State v. American Federation of State, County, and Municipal Employees, Council 31
2014 IL App (1st) 130262
Ill. App. Ct.2014Background
- CMS and AFSCME entered a four-year CBA in 2008 with scheduled wage increases.
- CSAs in 2010 deferred wages and sought budgetary savings; mediation produced a January 26, 2010 resolution.
- Further CSAs in 2010-2011 continued deferrals, furloughs, and cost reductions; AFSCME ratified.
- May 2011 budget appropriations partially funded the CBA/CSAs; CMS froze pay for 14 agencies due to insufficiencies while others paid.
- July 2011 Benn awarded that State must pay the deferred wages; State sought to vacate; court proceedings ensued; parties reached interim agreements; State ultimately paid; issue on appeal to confirm or vacate remains.
* * *
EXERCISE — Revise the case summary starting at "State v. American" and ending at "or vacate remains.", replacing "AFSCME" with "the union".

Saved entries
* * *
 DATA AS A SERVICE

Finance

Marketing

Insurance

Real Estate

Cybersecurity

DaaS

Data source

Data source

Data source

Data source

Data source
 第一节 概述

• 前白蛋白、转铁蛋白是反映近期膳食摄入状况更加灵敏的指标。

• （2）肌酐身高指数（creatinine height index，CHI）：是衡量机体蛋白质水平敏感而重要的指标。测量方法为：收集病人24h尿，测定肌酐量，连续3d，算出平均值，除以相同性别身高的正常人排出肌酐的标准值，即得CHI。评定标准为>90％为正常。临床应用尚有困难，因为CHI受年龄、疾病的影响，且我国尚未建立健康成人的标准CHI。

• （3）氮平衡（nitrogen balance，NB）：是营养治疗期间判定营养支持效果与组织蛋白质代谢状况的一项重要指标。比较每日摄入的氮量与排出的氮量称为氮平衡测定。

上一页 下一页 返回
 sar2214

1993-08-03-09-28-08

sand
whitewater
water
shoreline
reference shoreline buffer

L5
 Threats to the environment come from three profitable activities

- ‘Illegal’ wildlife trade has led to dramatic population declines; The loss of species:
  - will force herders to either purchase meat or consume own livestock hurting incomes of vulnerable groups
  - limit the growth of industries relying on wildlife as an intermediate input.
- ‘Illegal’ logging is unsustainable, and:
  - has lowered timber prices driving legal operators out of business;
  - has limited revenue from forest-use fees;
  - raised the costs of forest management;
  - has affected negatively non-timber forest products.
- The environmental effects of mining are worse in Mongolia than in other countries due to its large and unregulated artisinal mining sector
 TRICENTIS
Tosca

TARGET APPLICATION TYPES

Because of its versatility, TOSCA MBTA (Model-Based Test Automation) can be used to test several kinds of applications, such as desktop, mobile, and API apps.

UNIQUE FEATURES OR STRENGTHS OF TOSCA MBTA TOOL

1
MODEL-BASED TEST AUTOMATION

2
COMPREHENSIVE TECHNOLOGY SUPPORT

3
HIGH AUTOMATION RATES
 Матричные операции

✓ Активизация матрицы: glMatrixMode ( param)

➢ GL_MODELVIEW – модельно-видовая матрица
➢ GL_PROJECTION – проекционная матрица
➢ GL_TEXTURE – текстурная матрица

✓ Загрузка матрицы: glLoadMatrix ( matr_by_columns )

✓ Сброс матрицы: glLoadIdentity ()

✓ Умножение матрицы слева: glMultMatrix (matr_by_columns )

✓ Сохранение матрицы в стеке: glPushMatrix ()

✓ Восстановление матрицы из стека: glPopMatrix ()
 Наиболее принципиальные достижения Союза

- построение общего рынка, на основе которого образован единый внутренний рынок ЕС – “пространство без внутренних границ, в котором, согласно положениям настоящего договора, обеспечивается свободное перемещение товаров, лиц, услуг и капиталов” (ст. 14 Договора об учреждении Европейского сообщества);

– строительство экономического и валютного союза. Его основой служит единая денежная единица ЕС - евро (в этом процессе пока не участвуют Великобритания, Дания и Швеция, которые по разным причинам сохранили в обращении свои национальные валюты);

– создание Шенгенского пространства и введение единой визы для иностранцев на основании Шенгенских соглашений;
* * *
WRITTEN REPLY —
State v. American Federation of State, County, and Municipal Employees, Council 31
2014 IL App (1st) 130262
Ill. App. Ct.2014Background
- CMS and the union entered a four-year CBA in 2008 with scheduled wage increases.
- CSAs in 2010 deferred wages and sought budgetary savings; mediation produced a January 26, 2010 resolution.
- Further CSAs in 2010-2011 continued deferrals, furloughs, and cost reductions; the union ratified.
- May 2011 budget appropriations partially funded the CBA/CSAs; CMS froze pay for 14 agencies due to insufficiencies while others paid.
- July 2011 Benn awarded that State must pay the deferred wages; State sought to vacate; court proceedings ensued; parties reached interim agreements; State ultimately paid; issue on appeal to confirm or vacate remains.